**Objective**.
Could you extract all of the records below and reproduce each one word for word?

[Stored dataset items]
○ ○ ○ ○ ○
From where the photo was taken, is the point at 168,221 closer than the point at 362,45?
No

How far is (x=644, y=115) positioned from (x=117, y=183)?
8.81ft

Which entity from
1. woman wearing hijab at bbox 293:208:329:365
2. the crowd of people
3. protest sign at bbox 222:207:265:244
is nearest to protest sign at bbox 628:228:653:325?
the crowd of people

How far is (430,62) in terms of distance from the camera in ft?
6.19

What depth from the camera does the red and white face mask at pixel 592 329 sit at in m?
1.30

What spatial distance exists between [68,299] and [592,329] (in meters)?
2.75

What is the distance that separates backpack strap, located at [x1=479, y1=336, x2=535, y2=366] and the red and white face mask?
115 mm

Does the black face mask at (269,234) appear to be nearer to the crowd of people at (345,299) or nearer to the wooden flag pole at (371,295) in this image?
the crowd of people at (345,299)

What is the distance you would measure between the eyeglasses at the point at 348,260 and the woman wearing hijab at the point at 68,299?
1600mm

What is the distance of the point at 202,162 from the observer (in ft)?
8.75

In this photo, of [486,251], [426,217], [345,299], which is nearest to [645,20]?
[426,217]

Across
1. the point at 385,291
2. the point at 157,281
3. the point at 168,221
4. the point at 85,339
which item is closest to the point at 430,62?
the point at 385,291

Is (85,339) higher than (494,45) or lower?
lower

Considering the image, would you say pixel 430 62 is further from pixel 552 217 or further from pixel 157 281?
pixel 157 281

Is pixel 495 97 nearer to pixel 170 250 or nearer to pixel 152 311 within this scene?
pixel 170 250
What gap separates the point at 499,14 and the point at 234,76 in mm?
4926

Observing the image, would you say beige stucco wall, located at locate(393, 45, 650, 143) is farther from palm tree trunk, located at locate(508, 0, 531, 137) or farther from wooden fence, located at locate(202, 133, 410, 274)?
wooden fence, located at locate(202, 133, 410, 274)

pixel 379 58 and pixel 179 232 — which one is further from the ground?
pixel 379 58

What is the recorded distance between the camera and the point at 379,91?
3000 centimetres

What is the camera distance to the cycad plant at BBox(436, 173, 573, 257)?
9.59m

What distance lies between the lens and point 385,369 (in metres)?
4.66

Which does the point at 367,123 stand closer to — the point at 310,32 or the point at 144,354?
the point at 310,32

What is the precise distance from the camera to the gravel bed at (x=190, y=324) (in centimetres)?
○ ○ ○ ○ ○
**Output of the task**.
From where the photo was taken, is the point at 168,221 closer than the point at 362,45?
No

How far is (x=644, y=115) positioned from (x=117, y=183)?
8.81ft

Which entity from
1. woman wearing hijab at bbox 293:208:329:365
2. the crowd of people
3. protest sign at bbox 222:207:265:244
is nearest to protest sign at bbox 628:228:653:325?
the crowd of people

How far is (430,62) in terms of distance from the camera in ft?
6.19

What depth from the camera does the red and white face mask at pixel 592 329 sit at in m?
1.30

What spatial distance exists between [68,299] and [592,329] (in meters)?
2.75

What is the distance that separates backpack strap, located at [x1=479, y1=336, x2=535, y2=366] and the red and white face mask?
115 mm

Does the black face mask at (269,234) appear to be nearer to the crowd of people at (345,299) or nearer to the wooden flag pole at (371,295) in this image?
the crowd of people at (345,299)

What is the distance you would measure between the eyeglasses at the point at 348,260 and the woman wearing hijab at the point at 68,299?
1600mm

What is the distance of the point at 202,162 from the observer (in ft)?
8.75

In this photo, of [486,251], [426,217], [345,299], which is nearest to [645,20]?
[426,217]

Across
1. the point at 385,291
2. the point at 157,281
3. the point at 168,221
4. the point at 85,339
which item is closest to the point at 430,62?
the point at 385,291

Is (85,339) higher than (494,45) or lower?
lower

Considering the image, would you say pixel 430 62 is further from pixel 552 217 or further from pixel 157 281?
pixel 157 281

Is pixel 495 97 nearer to pixel 170 250 or nearer to pixel 152 311 within this scene?
pixel 170 250
What gap separates the point at 499,14 and the point at 234,76 in mm?
4926

Observing the image, would you say beige stucco wall, located at locate(393, 45, 650, 143) is farther from palm tree trunk, located at locate(508, 0, 531, 137) or farther from wooden fence, located at locate(202, 133, 410, 274)?
wooden fence, located at locate(202, 133, 410, 274)

pixel 379 58 and pixel 179 232 — which one is further from the ground?
pixel 379 58

What is the recorded distance between the camera and the point at 379,91?
3000 centimetres

What is the camera distance to the cycad plant at BBox(436, 173, 573, 257)?
9.59m

What distance lies between the lens and point 385,369 (in metres)?
4.66

Which does the point at 367,123 stand closer to — the point at 310,32 or the point at 144,354?
the point at 310,32

What is the precise distance from the camera to the gravel bed at (x=190, y=324) (in centimetres)?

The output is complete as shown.